### TEXT PROVIDED
- SH 81 highlighted in red

Route information
- Maintained by TxDOT
- Length: 23.354 mi (37.585 km)
- Existed: 1991–present

Major junctions
- South end: I-35 / US 77 at Hillsboro
- North end: I-35W north of Grandview

Location
- Country: United States
- State: Texas
- Counties: Hill, Johnson

Highway system
- Highways in Texas; Interstate; US; State Former; ; Toll; Loops; Spurs; FM/RM; Park; Rec;
| ← US 81 |  | → US 82 |

= Texas State Highway 81 =

State highway in Hill and Johnson counties in Texas, United States

State Highway 81 (SH 81) is a Texas state highway that runs from Hillsboro to Grandview. It was designated in 1991 to replace U.S. Highway 81, which was decommissioned south of Fort Worth.

### PROVIDED DATA
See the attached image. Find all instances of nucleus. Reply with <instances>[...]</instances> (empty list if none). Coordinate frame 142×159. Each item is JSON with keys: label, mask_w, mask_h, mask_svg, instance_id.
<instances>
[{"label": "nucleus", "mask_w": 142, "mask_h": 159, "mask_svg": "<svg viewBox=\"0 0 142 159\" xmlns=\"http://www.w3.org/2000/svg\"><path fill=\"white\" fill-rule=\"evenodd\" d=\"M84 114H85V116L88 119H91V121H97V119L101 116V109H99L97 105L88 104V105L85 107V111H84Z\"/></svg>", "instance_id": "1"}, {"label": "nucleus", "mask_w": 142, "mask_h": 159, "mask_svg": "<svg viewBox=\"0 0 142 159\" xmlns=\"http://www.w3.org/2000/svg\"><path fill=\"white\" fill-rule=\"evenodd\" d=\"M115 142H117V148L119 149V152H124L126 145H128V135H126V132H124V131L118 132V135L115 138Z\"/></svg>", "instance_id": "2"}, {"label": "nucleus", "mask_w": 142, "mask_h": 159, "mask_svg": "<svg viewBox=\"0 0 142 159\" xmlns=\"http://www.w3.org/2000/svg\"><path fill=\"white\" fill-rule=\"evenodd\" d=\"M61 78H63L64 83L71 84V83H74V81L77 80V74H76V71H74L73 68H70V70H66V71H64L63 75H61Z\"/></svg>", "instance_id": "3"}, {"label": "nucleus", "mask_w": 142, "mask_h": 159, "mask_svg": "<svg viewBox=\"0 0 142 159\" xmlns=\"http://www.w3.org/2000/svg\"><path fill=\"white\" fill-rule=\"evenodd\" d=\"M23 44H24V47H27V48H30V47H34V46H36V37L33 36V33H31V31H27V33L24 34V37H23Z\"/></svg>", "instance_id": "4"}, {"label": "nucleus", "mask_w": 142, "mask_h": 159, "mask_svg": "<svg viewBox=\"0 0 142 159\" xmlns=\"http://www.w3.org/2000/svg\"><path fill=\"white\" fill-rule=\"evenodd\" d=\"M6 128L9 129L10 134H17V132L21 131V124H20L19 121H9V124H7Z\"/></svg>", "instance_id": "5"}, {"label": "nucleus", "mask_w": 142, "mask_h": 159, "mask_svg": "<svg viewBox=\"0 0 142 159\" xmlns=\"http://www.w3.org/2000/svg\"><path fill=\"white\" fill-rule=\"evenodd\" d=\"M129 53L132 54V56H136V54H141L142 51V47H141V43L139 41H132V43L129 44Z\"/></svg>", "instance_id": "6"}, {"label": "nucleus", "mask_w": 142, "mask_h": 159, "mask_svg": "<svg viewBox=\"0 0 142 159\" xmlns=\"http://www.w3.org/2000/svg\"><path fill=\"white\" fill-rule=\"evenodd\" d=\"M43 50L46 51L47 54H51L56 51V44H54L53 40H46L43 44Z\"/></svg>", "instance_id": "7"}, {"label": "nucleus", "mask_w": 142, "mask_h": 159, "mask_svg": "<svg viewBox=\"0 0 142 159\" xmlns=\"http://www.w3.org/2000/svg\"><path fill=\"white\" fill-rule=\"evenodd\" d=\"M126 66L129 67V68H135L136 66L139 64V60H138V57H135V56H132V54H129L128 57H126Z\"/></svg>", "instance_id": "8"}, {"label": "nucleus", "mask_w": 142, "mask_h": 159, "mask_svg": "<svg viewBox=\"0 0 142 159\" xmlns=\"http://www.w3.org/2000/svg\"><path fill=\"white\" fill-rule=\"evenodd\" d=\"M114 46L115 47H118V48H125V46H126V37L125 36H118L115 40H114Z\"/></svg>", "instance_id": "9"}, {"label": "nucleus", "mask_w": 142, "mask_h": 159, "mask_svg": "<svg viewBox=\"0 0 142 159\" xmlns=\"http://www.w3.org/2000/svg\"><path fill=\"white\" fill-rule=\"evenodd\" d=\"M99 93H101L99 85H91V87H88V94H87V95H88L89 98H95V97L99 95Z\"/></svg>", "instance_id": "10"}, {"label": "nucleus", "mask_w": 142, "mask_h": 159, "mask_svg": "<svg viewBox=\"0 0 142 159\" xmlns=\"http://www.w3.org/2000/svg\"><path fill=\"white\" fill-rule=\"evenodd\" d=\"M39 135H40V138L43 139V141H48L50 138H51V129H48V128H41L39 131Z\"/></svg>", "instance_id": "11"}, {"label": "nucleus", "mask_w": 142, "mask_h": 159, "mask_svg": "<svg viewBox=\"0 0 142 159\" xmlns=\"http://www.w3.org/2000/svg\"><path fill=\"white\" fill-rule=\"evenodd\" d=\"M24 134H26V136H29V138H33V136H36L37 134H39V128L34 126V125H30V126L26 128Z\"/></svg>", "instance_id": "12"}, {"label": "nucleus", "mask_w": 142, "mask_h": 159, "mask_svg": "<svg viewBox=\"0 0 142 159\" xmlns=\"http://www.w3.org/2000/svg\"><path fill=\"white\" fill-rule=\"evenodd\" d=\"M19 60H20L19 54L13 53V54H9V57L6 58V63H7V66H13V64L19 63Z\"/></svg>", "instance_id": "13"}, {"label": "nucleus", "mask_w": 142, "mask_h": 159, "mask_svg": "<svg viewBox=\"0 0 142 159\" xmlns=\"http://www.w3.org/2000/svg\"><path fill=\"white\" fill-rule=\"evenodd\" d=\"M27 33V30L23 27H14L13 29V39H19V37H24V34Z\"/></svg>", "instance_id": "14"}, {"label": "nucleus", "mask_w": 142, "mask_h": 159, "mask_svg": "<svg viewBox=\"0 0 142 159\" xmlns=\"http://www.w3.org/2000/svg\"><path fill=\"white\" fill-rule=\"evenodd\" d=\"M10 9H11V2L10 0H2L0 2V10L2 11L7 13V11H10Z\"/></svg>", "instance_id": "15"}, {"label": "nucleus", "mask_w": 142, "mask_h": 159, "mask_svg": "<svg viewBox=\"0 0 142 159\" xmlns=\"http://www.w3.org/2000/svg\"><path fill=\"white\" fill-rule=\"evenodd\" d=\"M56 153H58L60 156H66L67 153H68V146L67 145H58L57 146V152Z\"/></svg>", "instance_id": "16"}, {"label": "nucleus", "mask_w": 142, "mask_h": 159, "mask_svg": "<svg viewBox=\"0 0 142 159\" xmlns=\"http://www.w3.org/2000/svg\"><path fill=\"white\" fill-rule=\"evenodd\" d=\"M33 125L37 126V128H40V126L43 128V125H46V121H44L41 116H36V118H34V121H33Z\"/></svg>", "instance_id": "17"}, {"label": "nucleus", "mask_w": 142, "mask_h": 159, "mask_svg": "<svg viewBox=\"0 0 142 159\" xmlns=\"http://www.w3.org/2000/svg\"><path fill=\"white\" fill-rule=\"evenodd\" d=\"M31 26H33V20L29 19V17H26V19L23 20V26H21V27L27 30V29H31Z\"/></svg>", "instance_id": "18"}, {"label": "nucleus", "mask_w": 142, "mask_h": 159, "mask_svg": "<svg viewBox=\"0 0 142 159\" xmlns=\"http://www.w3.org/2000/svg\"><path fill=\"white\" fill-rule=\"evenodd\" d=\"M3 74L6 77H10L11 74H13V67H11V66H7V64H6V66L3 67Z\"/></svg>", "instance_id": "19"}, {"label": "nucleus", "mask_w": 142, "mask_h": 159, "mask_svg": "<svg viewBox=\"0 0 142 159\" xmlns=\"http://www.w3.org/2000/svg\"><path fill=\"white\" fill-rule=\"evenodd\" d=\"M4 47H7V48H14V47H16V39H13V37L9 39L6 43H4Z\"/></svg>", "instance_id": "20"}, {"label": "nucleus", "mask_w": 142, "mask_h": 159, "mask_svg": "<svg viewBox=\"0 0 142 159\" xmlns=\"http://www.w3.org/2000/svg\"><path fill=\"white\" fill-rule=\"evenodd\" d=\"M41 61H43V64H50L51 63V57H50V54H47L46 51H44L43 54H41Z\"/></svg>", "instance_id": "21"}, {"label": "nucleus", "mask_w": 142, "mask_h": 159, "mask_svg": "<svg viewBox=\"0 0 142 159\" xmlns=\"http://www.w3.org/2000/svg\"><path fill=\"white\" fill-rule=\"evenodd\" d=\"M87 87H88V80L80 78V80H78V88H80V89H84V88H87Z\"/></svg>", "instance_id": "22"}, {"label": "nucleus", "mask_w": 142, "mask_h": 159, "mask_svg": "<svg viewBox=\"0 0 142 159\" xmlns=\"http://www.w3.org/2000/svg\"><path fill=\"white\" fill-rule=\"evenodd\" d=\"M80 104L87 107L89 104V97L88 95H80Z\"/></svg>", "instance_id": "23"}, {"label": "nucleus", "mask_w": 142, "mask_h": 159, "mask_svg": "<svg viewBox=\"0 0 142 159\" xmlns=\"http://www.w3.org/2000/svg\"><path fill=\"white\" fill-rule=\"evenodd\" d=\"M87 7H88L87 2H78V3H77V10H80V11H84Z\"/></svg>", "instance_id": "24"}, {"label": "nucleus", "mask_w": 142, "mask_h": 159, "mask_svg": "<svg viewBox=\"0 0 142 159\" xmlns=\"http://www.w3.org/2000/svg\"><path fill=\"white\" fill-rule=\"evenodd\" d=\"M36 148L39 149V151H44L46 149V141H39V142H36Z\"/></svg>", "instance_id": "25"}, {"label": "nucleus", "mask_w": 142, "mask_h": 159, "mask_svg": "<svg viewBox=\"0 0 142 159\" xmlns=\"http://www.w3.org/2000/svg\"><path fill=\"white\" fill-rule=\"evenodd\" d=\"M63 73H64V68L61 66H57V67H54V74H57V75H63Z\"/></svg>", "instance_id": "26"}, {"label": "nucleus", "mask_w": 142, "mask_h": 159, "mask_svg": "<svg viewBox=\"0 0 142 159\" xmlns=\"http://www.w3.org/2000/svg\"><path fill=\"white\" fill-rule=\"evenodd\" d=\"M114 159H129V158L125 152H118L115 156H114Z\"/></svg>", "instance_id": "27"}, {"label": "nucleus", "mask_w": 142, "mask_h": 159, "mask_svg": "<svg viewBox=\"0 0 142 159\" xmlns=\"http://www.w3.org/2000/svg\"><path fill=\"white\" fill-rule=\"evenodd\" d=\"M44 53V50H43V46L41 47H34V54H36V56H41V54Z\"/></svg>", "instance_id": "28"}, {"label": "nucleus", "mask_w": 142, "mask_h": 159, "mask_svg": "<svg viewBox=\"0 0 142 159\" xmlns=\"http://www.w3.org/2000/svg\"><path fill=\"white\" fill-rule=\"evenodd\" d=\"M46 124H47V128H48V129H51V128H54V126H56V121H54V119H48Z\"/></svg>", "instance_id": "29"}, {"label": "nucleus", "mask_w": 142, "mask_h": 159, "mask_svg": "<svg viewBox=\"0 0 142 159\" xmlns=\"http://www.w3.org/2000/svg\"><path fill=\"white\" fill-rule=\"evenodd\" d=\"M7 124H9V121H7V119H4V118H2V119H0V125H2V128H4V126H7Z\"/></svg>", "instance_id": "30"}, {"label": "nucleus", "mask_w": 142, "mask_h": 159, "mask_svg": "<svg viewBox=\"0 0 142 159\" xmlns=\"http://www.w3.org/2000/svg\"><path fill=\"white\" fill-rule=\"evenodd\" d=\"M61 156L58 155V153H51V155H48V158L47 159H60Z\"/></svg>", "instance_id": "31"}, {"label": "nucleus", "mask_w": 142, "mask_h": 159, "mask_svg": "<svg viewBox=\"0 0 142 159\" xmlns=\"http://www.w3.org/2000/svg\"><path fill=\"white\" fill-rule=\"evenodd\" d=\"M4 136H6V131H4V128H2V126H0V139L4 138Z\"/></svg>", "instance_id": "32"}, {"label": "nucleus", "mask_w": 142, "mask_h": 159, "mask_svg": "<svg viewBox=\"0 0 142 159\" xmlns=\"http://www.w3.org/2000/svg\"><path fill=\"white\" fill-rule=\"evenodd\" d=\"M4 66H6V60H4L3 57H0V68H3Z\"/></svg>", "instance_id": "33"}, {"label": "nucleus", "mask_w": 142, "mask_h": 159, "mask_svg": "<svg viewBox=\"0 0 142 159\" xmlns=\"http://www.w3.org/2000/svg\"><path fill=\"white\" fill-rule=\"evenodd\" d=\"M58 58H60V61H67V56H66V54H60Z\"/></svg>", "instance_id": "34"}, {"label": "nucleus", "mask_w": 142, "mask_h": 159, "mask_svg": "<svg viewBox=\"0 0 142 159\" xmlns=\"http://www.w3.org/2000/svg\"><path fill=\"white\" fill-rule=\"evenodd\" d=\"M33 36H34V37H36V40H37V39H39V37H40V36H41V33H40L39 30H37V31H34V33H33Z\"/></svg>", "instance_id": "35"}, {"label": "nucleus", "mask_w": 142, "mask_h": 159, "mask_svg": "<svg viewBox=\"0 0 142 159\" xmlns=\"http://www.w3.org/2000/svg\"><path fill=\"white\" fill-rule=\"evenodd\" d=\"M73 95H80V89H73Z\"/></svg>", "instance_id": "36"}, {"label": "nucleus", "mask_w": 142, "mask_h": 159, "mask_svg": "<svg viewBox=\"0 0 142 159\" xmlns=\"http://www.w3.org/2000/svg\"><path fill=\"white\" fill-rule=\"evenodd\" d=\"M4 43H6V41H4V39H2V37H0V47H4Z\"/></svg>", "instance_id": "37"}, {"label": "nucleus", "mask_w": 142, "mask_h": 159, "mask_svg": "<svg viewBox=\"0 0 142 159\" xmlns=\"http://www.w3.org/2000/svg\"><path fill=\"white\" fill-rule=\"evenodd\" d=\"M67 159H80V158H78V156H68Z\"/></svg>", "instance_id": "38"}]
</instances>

### REQUESTS
1/ In the Texas State Highway 81 text, why was SH 81 designated in 1991? Answer in one to three sentences.
2/ Summarize the Texas State Highway 81 text in exactly two sentences.
3/ Reproduce part of the Texas State Highway 81 text word for word, beginning at the words "State Highway 81 (SH" and stopping after the words "of Fort Worth.".

### REPLIES
1/ SH 81 was designated in 1991 to replace U.S. Highway 81, which was decommissioned south of Fort Worth.

2/ State Highway 81 is a TxDOT-maintained Texas state highway that runs 23.354 miles (37.585 km) through Hill and Johnson counties, from I-35/US 77 at Hillsboro to I-35W north of Grandview. It was designated in 1991 to replace U.S. Highway 81, which was decommissioned south of Fort Worth.

3/
State Highway 81 (SH 81) is a Texas state highway that runs from Hillsboro to Grandview. It was designated in 1991 to replace U.S. Highway 81, which was decommissioned south of Fort Worth.